| Exercises to complete |
A - Reproduce the passage of the transcript between "And we've just" and "of the cliff.", inclusive.
B - Answer these questions about the transcript:
(i) What ages are the people the speaker says they asked whether they had ever seen anything like this?
(ii) According to the transcript, what is out of the bottle?
(iii) What animal does the speaker compare the group to near the end?

#### Source document

That doesn't make any sense, and you can't just stand oddly by and watch that happen and not open your mouth.
It's crazy.
That's how more of this is going to happen.
Yeah.
It's just a very bizarre time we're in right now.
I've never seen.
I mean, I've spoken to people, you know, in their 70s and 80s and said, have you ever seen anything like this?
You know, this level of confusion around an issue and threats and the press refusing to talk about it.
And have you ever seen anything like it?
And the answer is always no.
You know, it's been unprecedented.
And I think, you know, again, beyond the actual debate itself,
we really have to talk about the internet properly.
We've all just floated into this world that's totally different
where our every pronouncement is potentially political.
If you walk down the road and someone takes out of smartphone,
your life might be destroyed, you know?
And we've just accepted it.
We're just accepting it, you know.
There should be a little bit more thought around it.
There's a lot of thought.
but there's nothing to do.
It's the genie's out of the bottle,
and we're headed towards the cliff.
We're running.
We're a bunch of fucking buffalo
running towards the edge of the cliff.

########
#### Available data

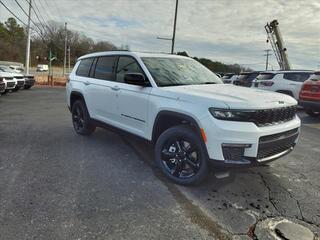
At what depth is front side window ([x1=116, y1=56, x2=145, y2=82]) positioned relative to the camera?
16.9 feet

########

| Answer set |
A -
And we've just accepted it.
We're just accepting it, you know.
There should be a little bit more thought around it.
There's a lot of thought.
but there's nothing to do.
It's the genie's out of the bottle,
and we're headed towards the cliff.
We're running.
We're a bunch of fucking buffalo
running towards the edge of the cliff.

B -
(i) In their 70s and 80s.
(ii) The genie.
(iii) Buffalo.